• _Written instruction_:
Repeat every one of the following rows word for word, keeping each line unchanged.

• _Extracted information_:

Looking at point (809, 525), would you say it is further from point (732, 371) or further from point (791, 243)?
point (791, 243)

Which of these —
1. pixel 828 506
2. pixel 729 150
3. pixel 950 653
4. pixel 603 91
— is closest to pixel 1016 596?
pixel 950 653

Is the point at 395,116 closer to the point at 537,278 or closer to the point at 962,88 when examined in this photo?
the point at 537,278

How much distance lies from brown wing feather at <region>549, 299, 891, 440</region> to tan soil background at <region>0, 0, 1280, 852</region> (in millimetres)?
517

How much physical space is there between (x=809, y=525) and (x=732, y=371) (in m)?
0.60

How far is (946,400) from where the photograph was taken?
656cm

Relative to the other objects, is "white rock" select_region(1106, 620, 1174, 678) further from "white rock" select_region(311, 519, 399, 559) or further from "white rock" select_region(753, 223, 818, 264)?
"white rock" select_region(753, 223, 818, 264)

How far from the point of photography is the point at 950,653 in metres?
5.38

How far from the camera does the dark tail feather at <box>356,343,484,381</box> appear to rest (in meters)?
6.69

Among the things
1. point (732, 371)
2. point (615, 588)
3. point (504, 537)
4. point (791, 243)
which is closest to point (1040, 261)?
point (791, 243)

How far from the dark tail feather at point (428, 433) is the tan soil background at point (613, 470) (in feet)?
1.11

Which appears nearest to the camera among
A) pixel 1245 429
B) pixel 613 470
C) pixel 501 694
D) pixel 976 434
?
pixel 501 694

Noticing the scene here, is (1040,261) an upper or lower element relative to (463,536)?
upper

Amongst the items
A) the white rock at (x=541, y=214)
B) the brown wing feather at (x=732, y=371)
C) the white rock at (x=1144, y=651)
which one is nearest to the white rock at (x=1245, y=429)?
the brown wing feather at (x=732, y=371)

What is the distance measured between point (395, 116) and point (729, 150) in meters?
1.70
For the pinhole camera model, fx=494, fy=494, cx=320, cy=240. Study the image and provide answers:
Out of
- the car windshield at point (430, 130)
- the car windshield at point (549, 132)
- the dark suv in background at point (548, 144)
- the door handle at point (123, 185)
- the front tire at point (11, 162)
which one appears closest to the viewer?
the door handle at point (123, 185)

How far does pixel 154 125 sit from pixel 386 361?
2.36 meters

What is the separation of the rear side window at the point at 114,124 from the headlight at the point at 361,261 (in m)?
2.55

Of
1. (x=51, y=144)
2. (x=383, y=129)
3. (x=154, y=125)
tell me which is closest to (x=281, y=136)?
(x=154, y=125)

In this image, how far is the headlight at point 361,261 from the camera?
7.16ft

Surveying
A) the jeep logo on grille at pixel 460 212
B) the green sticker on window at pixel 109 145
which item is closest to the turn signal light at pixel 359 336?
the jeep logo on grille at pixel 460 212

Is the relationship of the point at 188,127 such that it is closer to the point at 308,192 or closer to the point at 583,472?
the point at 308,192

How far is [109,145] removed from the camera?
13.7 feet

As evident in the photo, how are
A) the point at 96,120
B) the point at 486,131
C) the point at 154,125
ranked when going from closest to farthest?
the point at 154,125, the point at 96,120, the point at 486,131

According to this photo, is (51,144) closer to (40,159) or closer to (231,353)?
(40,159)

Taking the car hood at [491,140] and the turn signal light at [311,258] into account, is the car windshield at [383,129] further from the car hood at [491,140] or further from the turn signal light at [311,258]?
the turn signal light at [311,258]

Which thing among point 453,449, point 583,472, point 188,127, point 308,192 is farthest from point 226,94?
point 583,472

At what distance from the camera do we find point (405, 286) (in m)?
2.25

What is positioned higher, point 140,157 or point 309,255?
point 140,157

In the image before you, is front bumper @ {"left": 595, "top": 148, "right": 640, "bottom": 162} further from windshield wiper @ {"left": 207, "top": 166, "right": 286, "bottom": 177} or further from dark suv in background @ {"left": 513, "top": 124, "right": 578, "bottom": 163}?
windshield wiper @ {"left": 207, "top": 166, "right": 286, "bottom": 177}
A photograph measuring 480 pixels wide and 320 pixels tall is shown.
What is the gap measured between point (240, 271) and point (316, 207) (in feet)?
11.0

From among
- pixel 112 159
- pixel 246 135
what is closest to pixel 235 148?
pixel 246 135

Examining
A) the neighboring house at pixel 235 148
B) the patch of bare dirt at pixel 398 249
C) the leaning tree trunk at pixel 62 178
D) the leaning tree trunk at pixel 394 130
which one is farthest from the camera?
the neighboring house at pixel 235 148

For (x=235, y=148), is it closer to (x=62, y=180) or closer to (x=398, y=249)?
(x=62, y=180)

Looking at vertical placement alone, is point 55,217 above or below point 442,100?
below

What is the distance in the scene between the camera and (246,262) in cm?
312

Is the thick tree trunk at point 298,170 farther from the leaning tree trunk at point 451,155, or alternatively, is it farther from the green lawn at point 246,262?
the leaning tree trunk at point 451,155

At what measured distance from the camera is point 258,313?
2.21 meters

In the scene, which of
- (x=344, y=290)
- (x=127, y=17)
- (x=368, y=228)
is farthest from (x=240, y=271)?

• _Output of the exercise_:
Looking at point (809, 525), would you say it is further from point (732, 371) or further from point (791, 243)?
point (791, 243)

Which of these —
1. pixel 828 506
2. pixel 729 150
3. pixel 950 653
4. pixel 603 91
— is closest to pixel 1016 596?
pixel 950 653

Is the point at 395,116 closer to the point at 537,278 or closer to the point at 962,88 when examined in this photo?
the point at 537,278

How much distance lies from brown wing feather at <region>549, 299, 891, 440</region> to tan soil background at <region>0, 0, 1280, 852</region> (in millimetres)?
517

How much physical space is there between (x=809, y=525) and (x=732, y=371) (in m)?
0.60

How far is (946,400) from where the photograph was taken?
656cm

Relative to the other objects, is "white rock" select_region(1106, 620, 1174, 678) further from "white rock" select_region(311, 519, 399, 559) or further from "white rock" select_region(753, 223, 818, 264)?
"white rock" select_region(753, 223, 818, 264)

How far from the point of photography is the point at 950,653 in metres?
5.38

How far from the camera does the dark tail feather at <box>356,343,484,381</box> appear to rest (in meters)?
6.69

Among the things
1. point (732, 371)
2. point (615, 588)
3. point (504, 537)
4. point (791, 243)
which is closest to point (1040, 261)?
point (791, 243)

How far from the dark tail feather at point (428, 433) is the tan soil background at point (613, 470) (in feet)?
1.11

Which appears nearest to the camera among
A) pixel 1245 429
B) pixel 613 470
C) pixel 501 694
D) pixel 976 434
?
pixel 501 694

Noticing the scene here, is (1040,261) an upper or lower element relative to (463,536)?
upper

Amongst the items
A) the white rock at (x=541, y=214)
B) the brown wing feather at (x=732, y=371)
C) the white rock at (x=1144, y=651)
which one is nearest to the white rock at (x=1245, y=429)?
the brown wing feather at (x=732, y=371)

What is the distance measured between point (395, 116) and point (729, 150) in meters?
1.70
For the pinhole camera model, fx=494, fy=494, cx=320, cy=240. Study the image and provide answers:
Out of
- the car windshield at point (430, 130)
- the car windshield at point (549, 132)
- the dark suv in background at point (548, 144)
- the door handle at point (123, 185)
- the front tire at point (11, 162)
which one appears closest to the viewer?
the door handle at point (123, 185)

How far does pixel 154 125 sit from pixel 386 361?
2.36 meters

What is the separation of the rear side window at the point at 114,124 from the headlight at the point at 361,261 (in m)?
2.55

Of
1. (x=51, y=144)
2. (x=383, y=129)
3. (x=154, y=125)
tell me which is closest to (x=281, y=136)?
(x=154, y=125)

In this image, how far is the headlight at point 361,261 from the camera?
7.16ft

Surveying
A) the jeep logo on grille at pixel 460 212
B) the green sticker on window at pixel 109 145
which item is closest to the turn signal light at pixel 359 336?
the jeep logo on grille at pixel 460 212

Is the relationship of the point at 188,127 such that it is closer to the point at 308,192 or closer to the point at 583,472?
the point at 308,192

How far is [109,145] removed from the camera?
13.7 feet

As evident in the photo, how are
A) the point at 96,120
B) the point at 486,131
C) the point at 154,125
ranked when going from closest to farthest?
the point at 154,125, the point at 96,120, the point at 486,131

According to this photo, is (51,144) closer to (40,159) or closer to (231,353)?
(40,159)

Taking the car hood at [491,140] and the turn signal light at [311,258] into account, is the car windshield at [383,129] further from the car hood at [491,140] or further from the turn signal light at [311,258]?
the turn signal light at [311,258]

Which thing among point 453,449, point 583,472, point 188,127, point 308,192 is farthest from point 226,94?
point 583,472

At what distance from the camera do we find point (405, 286) (in m)?
2.25

What is positioned higher, point 140,157 or point 309,255?
point 140,157

In the image before you, is front bumper @ {"left": 595, "top": 148, "right": 640, "bottom": 162} further from windshield wiper @ {"left": 207, "top": 166, "right": 286, "bottom": 177} or further from dark suv in background @ {"left": 513, "top": 124, "right": 578, "bottom": 163}?
windshield wiper @ {"left": 207, "top": 166, "right": 286, "bottom": 177}
A photograph measuring 480 pixels wide and 320 pixels tall is shown.
What is the gap measured between point (240, 271) and point (316, 207) (in feet)?
11.0

From among
- pixel 112 159
- pixel 246 135
what is closest to pixel 235 148?
pixel 246 135

Examining
A) the neighboring house at pixel 235 148
B) the patch of bare dirt at pixel 398 249
C) the leaning tree trunk at pixel 62 178
D) the leaning tree trunk at pixel 394 130
which one is farthest from the camera?
the neighboring house at pixel 235 148

For (x=235, y=148), is it closer to (x=62, y=180) or closer to (x=398, y=249)?
(x=62, y=180)

Looking at vertical placement alone, is point 55,217 above or below point 442,100?
below

What is the distance in the scene between the camera and (246,262) in cm?
312

Is the thick tree trunk at point 298,170 farther from the leaning tree trunk at point 451,155, or alternatively, is it farther from the green lawn at point 246,262?
the leaning tree trunk at point 451,155

At what measured distance from the camera is point 258,313?
2.21 meters

In the scene, which of
- (x=344, y=290)
- (x=127, y=17)
- (x=368, y=228)
is farthest from (x=240, y=271)?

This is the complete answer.